Noctis felt the change immediately.
This was a higher-order binding—less about chains and more about jurisdiction. The light did not aim to restrain his limbs. It aimed to define his presence. To narrow what he was allowed to be.
The pressure hit like a hammer in the mind.
Noctis's vision blurred at the edges. His aura compressed involuntarily. The Grid pulsed hard enough that it felt like a physical blow, its lattice tightening to avoid collapse.
Noctis tasted blood again—more than before.
He did not have the luxury of a long fight now. Not because he would die immediately, but because the Grid inside him would reach a threshold where stabilization would become impossible mid-combat.
He needed a break in the pattern.
He needed to remove the backliner's control.
He could not reach it cleanly.
The shield and spear would stop him every time.
So he made the chamber do it for him.
Noctis stepped backward into the unstable seam and then slammed both blood-forged weapons into the floor at once, driving his aura downward in a concentrated spike. The stone screamed. The floor split again, wider, deeper, and a chunk of the chamber collapsed toward the backliner's position.
The backliner reacted immediately, chant surging to reinforce the ground.
That reinforcement demanded an enormous amount of sanctified output.
Noctis seized the moment and inverted his approach: instead of resisting the sanctity, he pulled at it. Not devouring the whole wave—too dangerous—but stripping at the structure that held it coherent.
The Grid responded with a violent pulse.
The Faith-Eater pathway inside the lattice brightened. For a heartbeat, structured faith stopped being pressure and became intake.
The backliner's reinforcement faltered.
The floor, half-held and half-broken, gave anyway.
The backliner dropped a full step as its footing shifted, forced into a bracing stance. Its chant broke for the first time—not ended, but interrupted. The restoration wave toward the frontliner and mid-range attacker weakened.
Noctis moved.
He did not sprint in a straight line. He moved like a predator through brush, cutting angles, using debris, stepping where floor traps had just dimmed from overload. He slipped past the shield's edge as the frontliner adjusted to cover the backliner, and he took the spear's thrust along his arm rather than his spine.
Pain exploded.

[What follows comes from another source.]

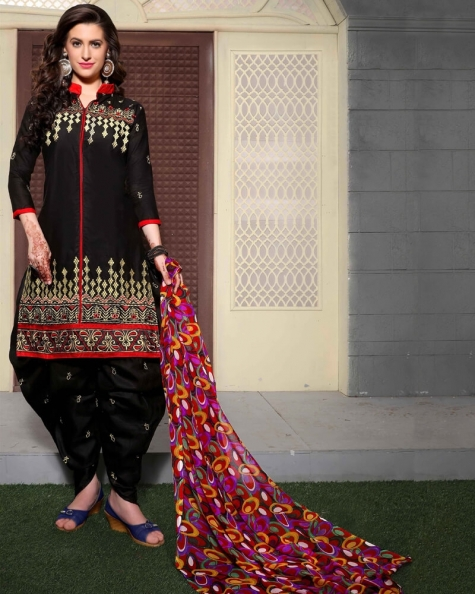 Amazing Black Cotton Salwar Suit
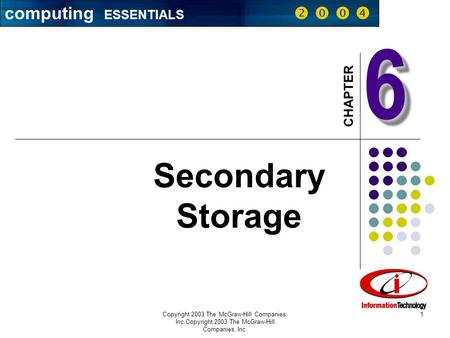 Computing ESSENTIALS CHAPTER Copyright 2003 The McGraw-Hill Companies, Inc.Copyright 2003 The McGraw-Hill Companies, Inc. 1 66 Secondary Storage computing.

He kept moving.
He reached the backliner's perimeter.
Radiant glyphs flared beneath his feet. Chains erupted. He tore through them mid-step. The chant surged into his face like wind, trying to push him back.
Noctis reached out and put his hand on the backliner's radiance.
Not a strike. Contact.
He applied extraction.
The sensation was different from the clergy remains he had eaten earlier. This was structured enforcement, concentrated and alive. It resisted harder. It tried to define him. It tried to mark him as unclean.
The Grid pulsed in protest, then tightened.
Noctis forced his aura into a narrow blade and pushed it through the backliner's coherence, ripping out a core of structured faith.
The backliner's radiance dimmed.
Its chant faltered again.
The floor glyphs dimmed with it.
The frontliner slammed into Noctis from the side, shield-first, knocking him away from the backliner. He hit the wall hard enough to crack stone. The sword followed, cutting across his ribs. Smoke rose from the wound. Blood poured.
Noctis slid down the wall for a fraction of a second, breath ragged.
The angels closed.
Shield, spear, chant—pattern reasserting.
But the backliner's output was weaker now.
The healing wave that reached the frontliner came slower. The chains that erupted under Noctis's feet formed thinner, easier to shred. The floor glyphs lit unevenly.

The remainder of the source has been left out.